- [RECORDS TO PROCESS]:

--------

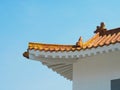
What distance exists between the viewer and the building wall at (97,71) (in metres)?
7.73

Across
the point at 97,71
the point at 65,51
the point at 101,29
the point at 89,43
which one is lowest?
the point at 97,71

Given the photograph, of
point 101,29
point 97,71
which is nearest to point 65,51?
point 97,71

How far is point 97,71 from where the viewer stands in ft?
26.0

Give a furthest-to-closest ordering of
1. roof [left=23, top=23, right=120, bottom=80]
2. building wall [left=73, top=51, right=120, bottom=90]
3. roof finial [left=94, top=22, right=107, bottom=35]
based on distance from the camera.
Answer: roof finial [left=94, top=22, right=107, bottom=35]
building wall [left=73, top=51, right=120, bottom=90]
roof [left=23, top=23, right=120, bottom=80]

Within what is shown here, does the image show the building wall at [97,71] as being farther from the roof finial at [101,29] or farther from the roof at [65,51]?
the roof finial at [101,29]

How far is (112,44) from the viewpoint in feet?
22.5

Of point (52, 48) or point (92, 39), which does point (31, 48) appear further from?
point (92, 39)

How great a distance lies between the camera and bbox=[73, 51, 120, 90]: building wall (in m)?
7.73

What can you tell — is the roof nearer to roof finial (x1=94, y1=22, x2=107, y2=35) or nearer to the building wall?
the building wall

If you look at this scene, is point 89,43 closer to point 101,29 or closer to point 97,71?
point 97,71

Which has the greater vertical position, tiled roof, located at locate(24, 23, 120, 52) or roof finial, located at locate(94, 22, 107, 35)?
roof finial, located at locate(94, 22, 107, 35)

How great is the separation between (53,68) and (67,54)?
4.87ft

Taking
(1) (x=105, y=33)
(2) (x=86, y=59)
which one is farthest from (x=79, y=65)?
(1) (x=105, y=33)

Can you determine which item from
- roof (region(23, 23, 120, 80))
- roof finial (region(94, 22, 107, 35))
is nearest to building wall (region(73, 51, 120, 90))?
roof (region(23, 23, 120, 80))
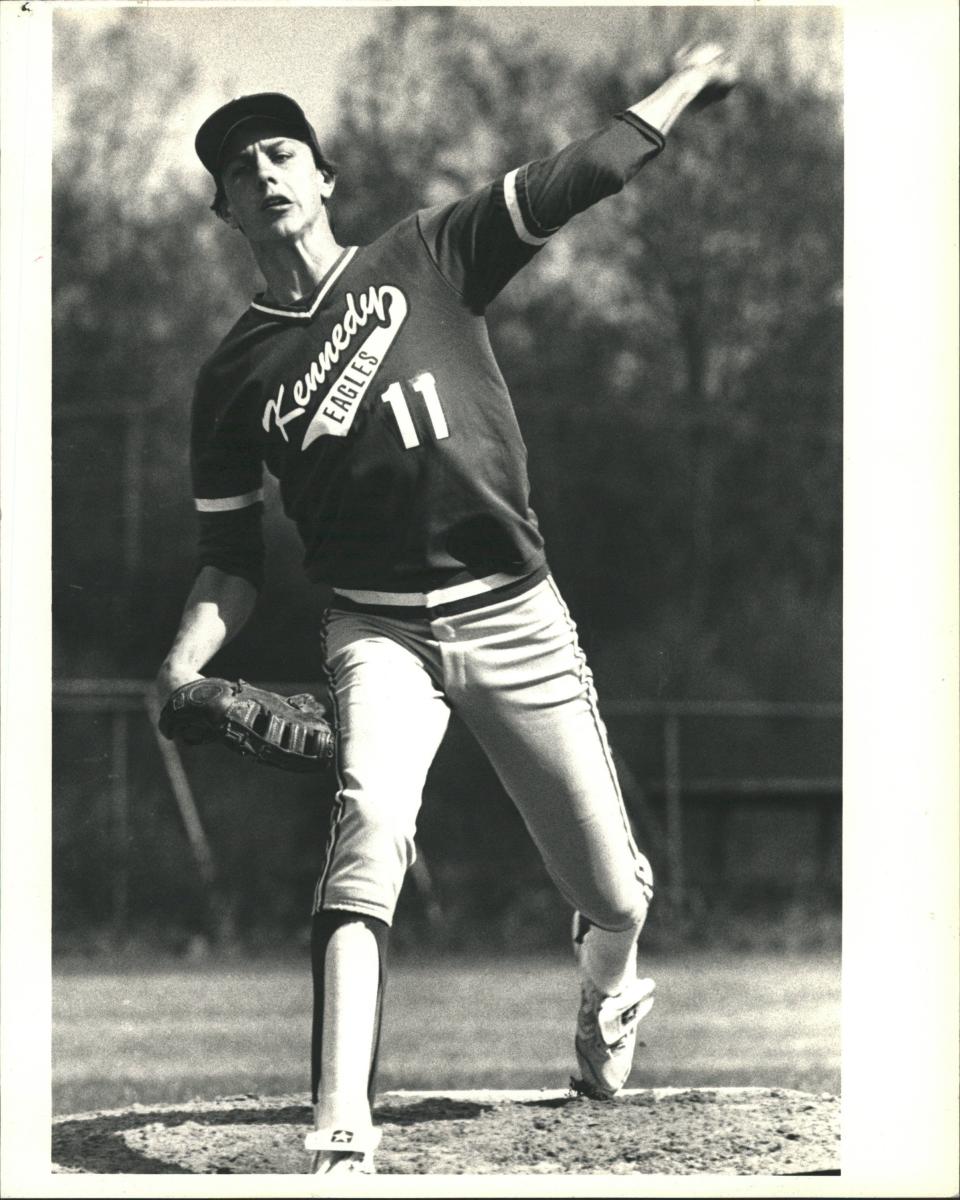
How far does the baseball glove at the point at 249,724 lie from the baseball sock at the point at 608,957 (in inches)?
32.5

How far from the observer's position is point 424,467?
14.0ft

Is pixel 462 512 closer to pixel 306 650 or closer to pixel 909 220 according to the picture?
pixel 909 220

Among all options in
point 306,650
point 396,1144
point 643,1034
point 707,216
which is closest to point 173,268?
point 306,650

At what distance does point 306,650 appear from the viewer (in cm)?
1040

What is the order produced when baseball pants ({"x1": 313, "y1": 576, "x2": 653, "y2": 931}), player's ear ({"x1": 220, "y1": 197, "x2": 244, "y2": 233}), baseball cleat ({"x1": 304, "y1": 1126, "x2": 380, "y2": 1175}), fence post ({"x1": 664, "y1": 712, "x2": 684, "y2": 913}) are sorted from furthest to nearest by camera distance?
fence post ({"x1": 664, "y1": 712, "x2": 684, "y2": 913}), player's ear ({"x1": 220, "y1": 197, "x2": 244, "y2": 233}), baseball pants ({"x1": 313, "y1": 576, "x2": 653, "y2": 931}), baseball cleat ({"x1": 304, "y1": 1126, "x2": 380, "y2": 1175})

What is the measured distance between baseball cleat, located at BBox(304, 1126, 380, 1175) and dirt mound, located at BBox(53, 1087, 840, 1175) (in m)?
0.28

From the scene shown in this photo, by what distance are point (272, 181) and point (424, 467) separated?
805 millimetres

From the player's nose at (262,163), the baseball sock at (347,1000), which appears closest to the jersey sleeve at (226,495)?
the player's nose at (262,163)

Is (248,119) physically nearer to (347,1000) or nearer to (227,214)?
(227,214)

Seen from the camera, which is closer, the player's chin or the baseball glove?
the baseball glove

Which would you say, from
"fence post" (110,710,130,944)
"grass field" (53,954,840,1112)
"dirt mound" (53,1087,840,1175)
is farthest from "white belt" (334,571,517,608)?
"fence post" (110,710,130,944)

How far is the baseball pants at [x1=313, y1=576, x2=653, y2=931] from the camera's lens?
4.08 meters

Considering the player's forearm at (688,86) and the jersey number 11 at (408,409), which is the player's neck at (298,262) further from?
the player's forearm at (688,86)

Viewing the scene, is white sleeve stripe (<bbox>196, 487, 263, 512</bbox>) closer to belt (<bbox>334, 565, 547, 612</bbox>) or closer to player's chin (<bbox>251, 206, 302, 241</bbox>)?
belt (<bbox>334, 565, 547, 612</bbox>)
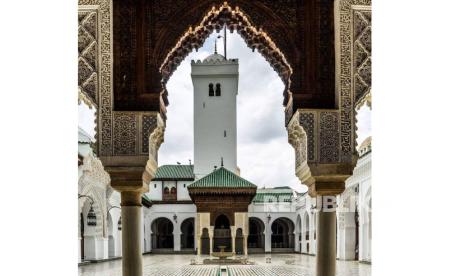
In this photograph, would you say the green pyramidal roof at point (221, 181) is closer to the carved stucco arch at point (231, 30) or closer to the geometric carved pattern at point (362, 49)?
the carved stucco arch at point (231, 30)

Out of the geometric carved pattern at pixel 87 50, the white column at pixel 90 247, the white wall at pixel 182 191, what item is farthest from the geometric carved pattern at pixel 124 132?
the white wall at pixel 182 191

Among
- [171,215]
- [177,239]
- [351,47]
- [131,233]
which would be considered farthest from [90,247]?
[351,47]

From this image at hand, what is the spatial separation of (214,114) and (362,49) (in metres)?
19.7

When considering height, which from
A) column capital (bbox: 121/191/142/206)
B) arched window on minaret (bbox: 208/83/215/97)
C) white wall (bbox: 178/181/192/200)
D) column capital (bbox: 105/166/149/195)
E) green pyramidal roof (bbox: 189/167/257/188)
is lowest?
white wall (bbox: 178/181/192/200)

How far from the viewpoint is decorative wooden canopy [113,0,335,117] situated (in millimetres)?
3734

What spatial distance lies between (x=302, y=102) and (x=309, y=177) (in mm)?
532

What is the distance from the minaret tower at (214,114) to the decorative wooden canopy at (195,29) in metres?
19.3

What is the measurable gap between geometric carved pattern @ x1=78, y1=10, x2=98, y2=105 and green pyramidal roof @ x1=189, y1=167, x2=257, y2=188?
1613 cm

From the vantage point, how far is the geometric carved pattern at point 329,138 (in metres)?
3.72

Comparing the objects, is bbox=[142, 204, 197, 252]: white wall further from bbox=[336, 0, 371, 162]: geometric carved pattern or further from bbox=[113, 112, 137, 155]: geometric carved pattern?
bbox=[336, 0, 371, 162]: geometric carved pattern

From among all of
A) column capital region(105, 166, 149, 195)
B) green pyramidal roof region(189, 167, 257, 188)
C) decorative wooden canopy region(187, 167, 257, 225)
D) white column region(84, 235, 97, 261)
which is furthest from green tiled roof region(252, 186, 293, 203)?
column capital region(105, 166, 149, 195)

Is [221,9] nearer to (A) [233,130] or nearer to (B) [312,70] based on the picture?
(B) [312,70]
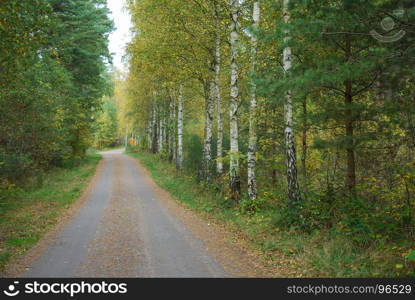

--------

- [TASK OBJECTIVE]: Locate every line above containing the word "stucco", and copy each one out in full.

- [ANSWER TO THE PROBLEM]:
In this photograph, would you say the green pyramidal roof at point (221, 181) is closer to the carved stucco arch at point (231, 30) or closer to the geometric carved pattern at point (362, 49)?
the carved stucco arch at point (231, 30)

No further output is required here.